Start of Task data

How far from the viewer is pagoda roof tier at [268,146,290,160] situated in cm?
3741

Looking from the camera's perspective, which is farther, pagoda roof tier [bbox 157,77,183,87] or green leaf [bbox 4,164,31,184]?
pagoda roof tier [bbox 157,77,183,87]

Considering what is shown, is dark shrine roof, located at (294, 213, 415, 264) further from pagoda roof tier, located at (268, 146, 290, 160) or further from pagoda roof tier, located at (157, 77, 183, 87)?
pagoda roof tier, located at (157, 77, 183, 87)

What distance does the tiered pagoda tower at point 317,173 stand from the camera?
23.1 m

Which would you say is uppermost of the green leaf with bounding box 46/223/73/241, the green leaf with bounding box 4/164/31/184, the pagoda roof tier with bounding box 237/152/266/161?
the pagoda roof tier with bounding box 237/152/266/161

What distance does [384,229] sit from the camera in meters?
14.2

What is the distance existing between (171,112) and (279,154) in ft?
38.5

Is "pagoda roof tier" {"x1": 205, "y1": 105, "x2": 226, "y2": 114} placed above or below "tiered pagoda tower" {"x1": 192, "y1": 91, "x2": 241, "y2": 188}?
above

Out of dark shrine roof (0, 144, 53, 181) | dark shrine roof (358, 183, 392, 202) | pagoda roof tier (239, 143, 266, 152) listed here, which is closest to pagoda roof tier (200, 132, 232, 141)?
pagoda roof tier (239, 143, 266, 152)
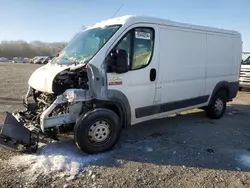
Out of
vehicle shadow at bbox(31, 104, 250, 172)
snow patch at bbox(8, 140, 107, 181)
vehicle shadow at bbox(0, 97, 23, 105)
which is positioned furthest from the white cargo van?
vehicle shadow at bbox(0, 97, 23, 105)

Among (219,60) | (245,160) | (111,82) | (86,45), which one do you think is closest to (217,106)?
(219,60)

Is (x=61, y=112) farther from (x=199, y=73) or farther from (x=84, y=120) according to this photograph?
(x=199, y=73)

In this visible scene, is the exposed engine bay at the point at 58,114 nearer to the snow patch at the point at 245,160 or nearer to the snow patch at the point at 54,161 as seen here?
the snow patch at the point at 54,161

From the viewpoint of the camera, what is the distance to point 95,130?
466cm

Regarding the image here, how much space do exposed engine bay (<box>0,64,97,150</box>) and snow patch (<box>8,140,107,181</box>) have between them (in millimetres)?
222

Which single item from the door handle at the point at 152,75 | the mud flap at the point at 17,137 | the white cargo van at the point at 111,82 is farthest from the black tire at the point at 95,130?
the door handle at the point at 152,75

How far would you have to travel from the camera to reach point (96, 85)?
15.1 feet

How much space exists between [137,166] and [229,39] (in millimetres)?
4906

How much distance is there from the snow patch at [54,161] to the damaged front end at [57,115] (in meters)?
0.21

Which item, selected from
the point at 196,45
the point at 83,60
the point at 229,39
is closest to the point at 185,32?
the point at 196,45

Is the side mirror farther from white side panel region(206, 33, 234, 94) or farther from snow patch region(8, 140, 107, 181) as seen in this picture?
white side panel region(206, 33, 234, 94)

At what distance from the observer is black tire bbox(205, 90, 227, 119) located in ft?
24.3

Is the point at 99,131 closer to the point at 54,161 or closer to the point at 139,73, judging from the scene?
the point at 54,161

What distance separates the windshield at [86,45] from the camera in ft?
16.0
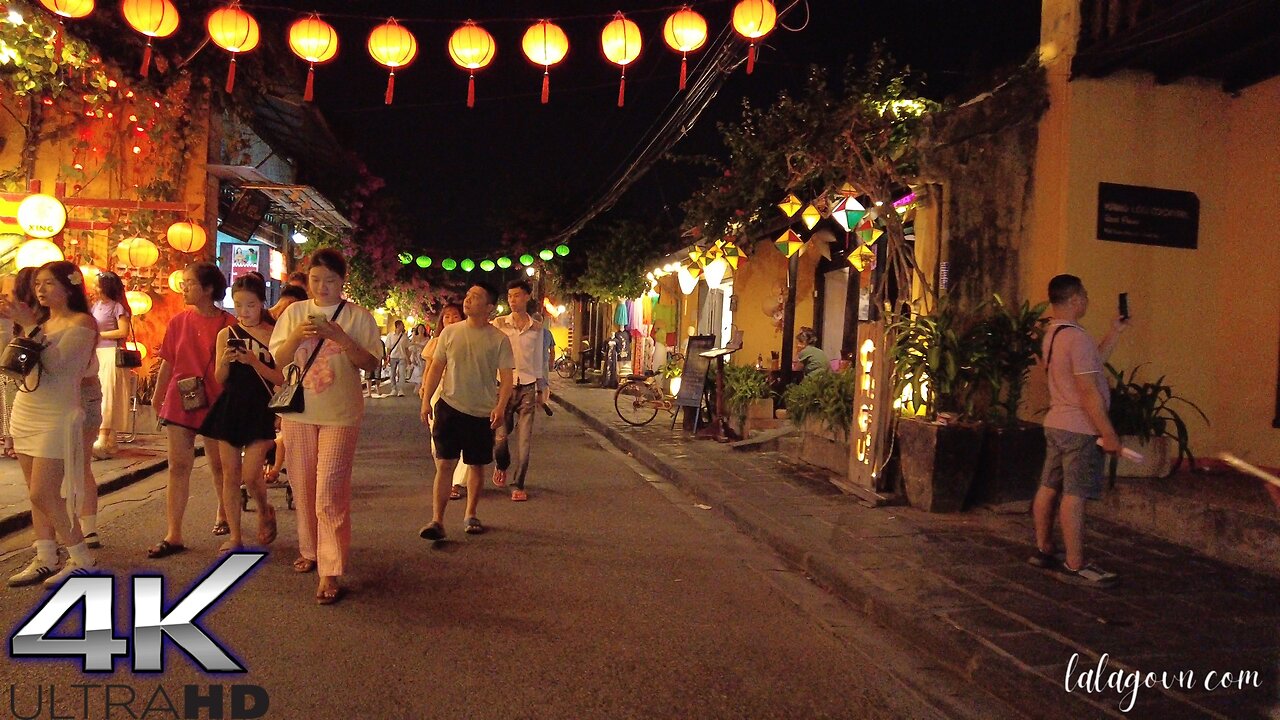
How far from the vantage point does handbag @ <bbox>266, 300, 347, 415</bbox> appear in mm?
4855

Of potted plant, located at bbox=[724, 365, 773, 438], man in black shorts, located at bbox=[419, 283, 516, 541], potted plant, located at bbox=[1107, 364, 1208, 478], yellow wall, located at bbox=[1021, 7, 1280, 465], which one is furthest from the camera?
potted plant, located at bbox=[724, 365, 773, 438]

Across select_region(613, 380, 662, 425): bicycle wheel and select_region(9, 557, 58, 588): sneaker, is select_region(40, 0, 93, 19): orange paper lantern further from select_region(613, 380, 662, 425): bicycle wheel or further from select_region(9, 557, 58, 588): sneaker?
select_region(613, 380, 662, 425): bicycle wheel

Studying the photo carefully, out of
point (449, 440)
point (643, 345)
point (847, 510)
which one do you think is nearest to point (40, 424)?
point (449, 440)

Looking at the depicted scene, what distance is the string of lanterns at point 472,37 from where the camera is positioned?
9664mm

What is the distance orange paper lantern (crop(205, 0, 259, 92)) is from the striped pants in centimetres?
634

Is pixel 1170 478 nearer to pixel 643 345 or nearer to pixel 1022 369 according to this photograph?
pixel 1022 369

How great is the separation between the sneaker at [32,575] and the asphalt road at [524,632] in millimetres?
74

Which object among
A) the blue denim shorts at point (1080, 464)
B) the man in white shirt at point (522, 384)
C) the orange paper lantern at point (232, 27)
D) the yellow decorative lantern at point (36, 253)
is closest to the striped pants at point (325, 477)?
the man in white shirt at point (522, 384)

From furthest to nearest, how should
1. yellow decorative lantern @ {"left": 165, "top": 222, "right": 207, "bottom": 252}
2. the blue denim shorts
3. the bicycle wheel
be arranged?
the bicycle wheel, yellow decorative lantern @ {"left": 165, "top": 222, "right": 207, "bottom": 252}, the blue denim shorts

End of Task data
Start of Task data

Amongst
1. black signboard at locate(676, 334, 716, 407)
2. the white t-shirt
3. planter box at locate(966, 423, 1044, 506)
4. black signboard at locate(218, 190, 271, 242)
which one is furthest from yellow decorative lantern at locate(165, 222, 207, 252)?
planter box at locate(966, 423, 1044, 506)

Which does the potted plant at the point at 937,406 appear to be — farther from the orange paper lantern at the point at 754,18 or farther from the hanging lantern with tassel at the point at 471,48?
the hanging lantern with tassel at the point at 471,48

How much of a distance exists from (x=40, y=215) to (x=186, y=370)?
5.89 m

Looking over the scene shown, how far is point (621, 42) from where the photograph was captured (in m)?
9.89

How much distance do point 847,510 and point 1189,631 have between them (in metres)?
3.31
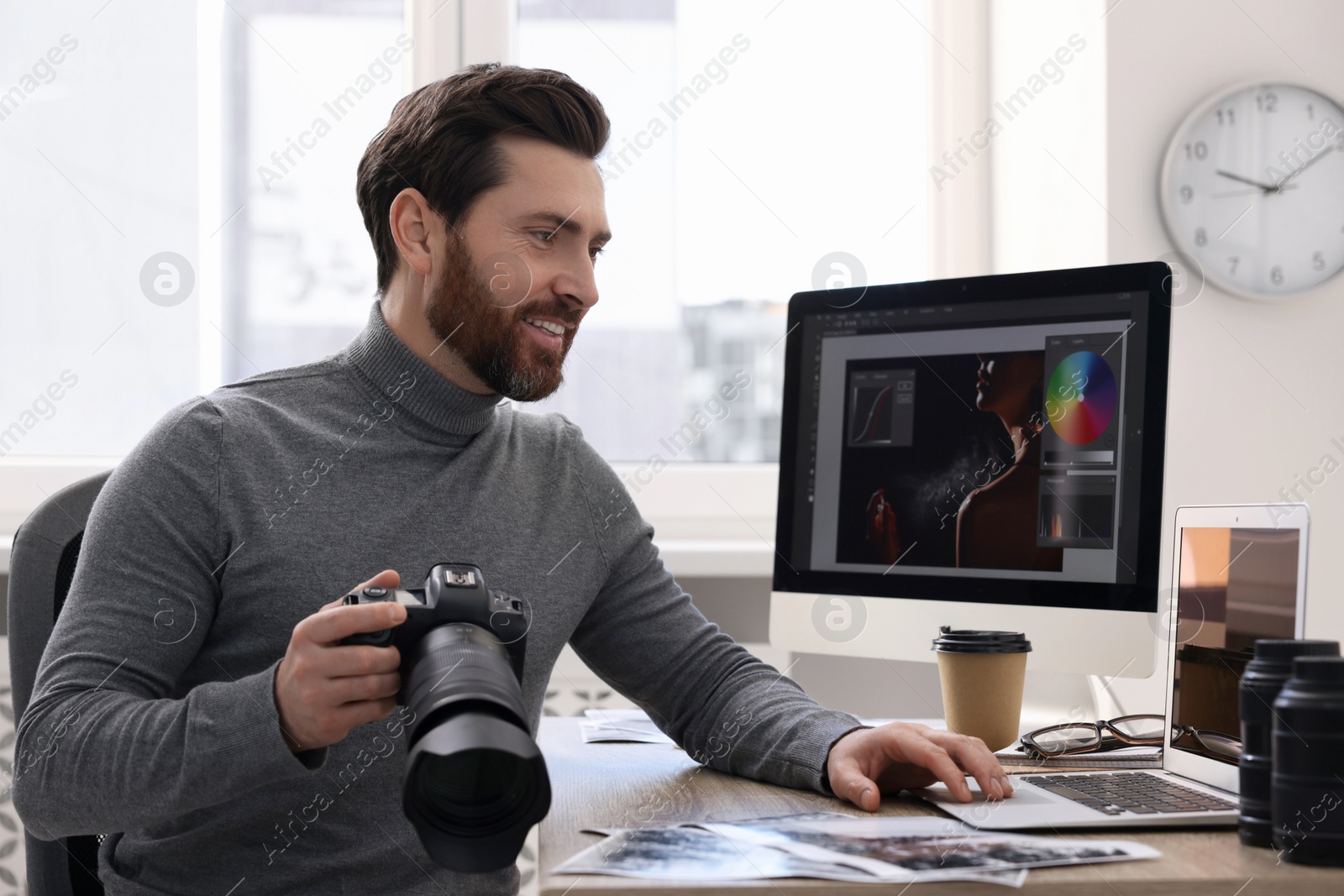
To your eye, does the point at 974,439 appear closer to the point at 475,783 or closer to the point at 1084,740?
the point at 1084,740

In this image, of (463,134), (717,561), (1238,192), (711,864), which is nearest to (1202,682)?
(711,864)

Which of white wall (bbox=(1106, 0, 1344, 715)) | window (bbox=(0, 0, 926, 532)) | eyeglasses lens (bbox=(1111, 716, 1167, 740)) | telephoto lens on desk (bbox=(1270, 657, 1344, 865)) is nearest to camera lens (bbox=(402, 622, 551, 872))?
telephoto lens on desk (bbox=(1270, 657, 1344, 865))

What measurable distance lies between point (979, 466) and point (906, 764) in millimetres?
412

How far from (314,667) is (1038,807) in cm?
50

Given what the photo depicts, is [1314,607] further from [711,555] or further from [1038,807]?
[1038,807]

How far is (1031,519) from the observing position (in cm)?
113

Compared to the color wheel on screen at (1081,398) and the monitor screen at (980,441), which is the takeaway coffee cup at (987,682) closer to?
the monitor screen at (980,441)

End of Task data
Start of Task data

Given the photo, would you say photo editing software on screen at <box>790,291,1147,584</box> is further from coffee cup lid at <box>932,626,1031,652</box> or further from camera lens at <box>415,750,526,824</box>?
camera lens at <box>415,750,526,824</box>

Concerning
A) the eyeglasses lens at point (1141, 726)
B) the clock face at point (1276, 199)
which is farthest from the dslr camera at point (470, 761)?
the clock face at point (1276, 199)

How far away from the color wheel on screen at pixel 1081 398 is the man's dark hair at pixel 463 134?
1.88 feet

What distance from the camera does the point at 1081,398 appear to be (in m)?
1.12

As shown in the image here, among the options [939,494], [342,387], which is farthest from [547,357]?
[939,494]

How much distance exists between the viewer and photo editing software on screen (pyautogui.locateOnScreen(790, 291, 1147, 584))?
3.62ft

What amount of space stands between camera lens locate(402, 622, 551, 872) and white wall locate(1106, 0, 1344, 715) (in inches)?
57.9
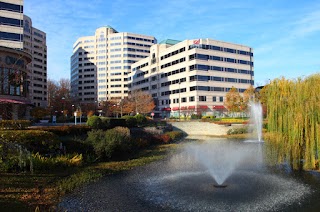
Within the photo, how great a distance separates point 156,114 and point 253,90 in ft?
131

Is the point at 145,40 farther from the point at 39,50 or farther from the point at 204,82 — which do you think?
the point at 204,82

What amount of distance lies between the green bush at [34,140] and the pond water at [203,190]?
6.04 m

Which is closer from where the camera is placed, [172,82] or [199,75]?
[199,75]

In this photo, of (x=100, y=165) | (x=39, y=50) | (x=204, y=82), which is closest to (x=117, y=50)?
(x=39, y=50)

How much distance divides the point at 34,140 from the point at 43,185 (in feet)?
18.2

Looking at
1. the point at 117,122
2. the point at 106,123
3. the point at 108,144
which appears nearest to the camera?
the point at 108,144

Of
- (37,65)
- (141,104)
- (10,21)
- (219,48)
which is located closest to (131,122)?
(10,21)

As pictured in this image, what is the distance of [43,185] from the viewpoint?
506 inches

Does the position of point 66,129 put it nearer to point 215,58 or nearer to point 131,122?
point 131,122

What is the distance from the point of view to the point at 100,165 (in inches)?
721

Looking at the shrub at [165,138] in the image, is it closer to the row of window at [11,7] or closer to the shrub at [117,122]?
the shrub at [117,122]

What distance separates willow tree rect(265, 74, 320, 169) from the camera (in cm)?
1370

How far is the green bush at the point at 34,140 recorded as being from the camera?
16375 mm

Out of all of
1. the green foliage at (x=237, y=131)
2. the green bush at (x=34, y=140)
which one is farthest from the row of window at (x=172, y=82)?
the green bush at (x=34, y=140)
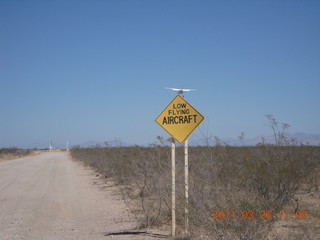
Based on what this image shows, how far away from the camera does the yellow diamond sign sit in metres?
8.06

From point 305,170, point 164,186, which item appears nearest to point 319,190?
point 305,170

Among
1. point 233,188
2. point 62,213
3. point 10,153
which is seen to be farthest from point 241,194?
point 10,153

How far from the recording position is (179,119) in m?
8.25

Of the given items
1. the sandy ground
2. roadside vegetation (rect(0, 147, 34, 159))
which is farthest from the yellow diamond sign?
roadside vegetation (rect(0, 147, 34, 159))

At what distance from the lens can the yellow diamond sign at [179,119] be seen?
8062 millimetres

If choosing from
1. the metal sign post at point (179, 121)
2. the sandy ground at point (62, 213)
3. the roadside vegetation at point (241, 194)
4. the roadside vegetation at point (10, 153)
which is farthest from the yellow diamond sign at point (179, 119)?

End of Task data

- Goal: Return every line of the rows above that contains the word "tower", matching case exactly.

- Answer:
What distance does the tiered pagoda tower at point 317,173 stand from the camera?
Is "pagoda roof tier" {"x1": 205, "y1": 105, "x2": 226, "y2": 114} placed above or below "tiered pagoda tower" {"x1": 192, "y1": 91, "x2": 241, "y2": 188}?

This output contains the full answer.